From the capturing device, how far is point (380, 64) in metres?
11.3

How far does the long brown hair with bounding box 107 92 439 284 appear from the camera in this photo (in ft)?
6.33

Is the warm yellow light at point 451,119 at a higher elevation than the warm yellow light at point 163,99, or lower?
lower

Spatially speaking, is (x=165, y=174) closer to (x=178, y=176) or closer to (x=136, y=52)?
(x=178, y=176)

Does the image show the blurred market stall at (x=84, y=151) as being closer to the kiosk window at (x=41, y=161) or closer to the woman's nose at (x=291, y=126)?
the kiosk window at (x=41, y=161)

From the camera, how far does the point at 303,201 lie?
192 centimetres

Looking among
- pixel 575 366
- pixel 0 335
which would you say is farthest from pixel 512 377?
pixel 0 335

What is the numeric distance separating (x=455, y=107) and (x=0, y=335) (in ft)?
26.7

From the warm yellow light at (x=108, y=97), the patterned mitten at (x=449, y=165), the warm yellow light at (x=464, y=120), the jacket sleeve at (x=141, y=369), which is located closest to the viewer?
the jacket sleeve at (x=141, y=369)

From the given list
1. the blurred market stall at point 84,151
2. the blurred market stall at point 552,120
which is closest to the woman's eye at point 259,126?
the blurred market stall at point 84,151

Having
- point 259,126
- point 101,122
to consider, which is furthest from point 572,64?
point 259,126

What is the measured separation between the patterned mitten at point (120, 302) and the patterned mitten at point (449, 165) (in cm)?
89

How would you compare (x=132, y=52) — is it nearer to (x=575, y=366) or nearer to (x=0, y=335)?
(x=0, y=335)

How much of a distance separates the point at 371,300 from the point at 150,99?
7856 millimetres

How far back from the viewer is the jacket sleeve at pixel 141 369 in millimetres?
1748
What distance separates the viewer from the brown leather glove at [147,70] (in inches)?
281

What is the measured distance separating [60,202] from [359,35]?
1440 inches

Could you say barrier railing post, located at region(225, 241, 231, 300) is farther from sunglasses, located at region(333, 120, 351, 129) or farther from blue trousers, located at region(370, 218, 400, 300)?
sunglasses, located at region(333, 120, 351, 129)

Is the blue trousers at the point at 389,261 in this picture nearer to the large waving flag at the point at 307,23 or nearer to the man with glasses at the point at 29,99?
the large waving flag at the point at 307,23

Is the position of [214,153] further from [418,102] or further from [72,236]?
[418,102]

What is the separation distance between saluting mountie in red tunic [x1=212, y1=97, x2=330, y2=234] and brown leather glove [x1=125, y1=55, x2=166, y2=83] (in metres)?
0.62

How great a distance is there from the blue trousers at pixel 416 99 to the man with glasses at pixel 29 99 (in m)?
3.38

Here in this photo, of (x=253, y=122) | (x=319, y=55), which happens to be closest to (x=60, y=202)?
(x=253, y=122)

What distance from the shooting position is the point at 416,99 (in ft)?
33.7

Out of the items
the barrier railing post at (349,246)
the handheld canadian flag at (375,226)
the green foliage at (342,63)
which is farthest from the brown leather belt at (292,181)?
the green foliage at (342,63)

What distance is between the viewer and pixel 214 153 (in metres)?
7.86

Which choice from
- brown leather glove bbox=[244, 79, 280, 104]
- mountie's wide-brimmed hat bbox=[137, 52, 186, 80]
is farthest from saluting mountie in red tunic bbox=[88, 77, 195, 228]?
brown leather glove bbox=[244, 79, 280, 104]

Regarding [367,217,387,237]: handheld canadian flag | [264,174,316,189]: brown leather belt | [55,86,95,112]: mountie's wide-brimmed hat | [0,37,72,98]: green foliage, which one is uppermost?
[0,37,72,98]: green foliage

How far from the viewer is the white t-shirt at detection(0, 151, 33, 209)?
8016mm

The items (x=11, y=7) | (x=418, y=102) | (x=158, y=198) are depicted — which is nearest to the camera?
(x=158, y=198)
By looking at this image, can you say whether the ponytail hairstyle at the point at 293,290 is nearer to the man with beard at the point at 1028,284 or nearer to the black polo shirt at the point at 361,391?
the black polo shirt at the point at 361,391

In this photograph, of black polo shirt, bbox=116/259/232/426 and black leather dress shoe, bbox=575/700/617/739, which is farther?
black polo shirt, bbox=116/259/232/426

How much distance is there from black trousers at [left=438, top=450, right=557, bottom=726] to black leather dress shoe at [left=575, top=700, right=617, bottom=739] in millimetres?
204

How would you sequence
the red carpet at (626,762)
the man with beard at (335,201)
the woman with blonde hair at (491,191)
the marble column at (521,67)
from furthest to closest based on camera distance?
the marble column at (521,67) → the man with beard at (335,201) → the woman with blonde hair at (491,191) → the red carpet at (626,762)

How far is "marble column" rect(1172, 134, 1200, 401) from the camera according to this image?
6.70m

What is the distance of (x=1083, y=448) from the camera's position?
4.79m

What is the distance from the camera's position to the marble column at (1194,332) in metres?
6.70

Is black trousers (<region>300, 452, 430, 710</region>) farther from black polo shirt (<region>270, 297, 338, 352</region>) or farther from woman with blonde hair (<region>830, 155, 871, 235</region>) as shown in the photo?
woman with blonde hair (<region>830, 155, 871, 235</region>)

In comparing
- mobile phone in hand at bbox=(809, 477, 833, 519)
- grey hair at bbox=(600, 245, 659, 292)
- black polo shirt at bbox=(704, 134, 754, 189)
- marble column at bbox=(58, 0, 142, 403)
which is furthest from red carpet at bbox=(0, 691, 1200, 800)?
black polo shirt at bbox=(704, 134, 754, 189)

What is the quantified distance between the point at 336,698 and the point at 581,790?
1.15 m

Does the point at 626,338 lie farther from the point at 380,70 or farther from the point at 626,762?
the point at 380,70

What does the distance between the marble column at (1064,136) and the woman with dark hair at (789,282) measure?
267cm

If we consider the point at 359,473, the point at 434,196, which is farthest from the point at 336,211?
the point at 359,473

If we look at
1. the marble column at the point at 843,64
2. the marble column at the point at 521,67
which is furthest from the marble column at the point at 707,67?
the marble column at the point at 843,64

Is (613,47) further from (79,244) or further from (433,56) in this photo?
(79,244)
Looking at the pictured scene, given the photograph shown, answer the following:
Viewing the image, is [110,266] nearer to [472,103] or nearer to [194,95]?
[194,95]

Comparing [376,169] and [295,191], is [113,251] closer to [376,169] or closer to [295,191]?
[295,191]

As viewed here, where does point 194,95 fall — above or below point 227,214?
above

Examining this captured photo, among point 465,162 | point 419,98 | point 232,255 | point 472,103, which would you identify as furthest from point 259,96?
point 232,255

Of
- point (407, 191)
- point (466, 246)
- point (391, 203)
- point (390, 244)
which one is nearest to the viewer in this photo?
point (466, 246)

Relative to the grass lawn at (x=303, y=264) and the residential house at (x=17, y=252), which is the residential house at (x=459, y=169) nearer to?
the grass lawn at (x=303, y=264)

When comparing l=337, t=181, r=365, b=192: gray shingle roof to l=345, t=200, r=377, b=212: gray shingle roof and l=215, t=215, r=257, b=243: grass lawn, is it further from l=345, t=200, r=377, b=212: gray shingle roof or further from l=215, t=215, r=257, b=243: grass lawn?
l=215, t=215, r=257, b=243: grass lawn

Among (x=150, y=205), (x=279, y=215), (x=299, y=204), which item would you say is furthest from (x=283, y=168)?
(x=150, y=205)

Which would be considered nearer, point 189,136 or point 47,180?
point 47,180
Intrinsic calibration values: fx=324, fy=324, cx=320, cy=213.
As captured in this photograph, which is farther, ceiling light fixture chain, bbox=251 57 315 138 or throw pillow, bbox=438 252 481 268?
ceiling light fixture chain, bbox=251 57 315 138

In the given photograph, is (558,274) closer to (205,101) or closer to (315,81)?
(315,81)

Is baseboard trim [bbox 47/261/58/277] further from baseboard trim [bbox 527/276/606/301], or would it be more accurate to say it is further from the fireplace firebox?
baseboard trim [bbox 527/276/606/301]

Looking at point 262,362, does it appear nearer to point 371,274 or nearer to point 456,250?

───

Given instruction:
Please present the entries as a numbered list, starting at the line that contains "What is the measured separation" and stopping after the line that contains "7856 millimetres". Leave out blank lines.

Task answer:
1. What is the measured separation between the patterned mitten at point (120, 302) and the patterned mitten at point (449, 165) (in cm)?
2. 89
3. How would you compare (x=132, y=52) — is it nearer to (x=575, y=366) or nearer to (x=0, y=335)?
4. (x=0, y=335)
5. How much of a distance separates the point at 371,300 from the point at 150,99?
6. 7856 millimetres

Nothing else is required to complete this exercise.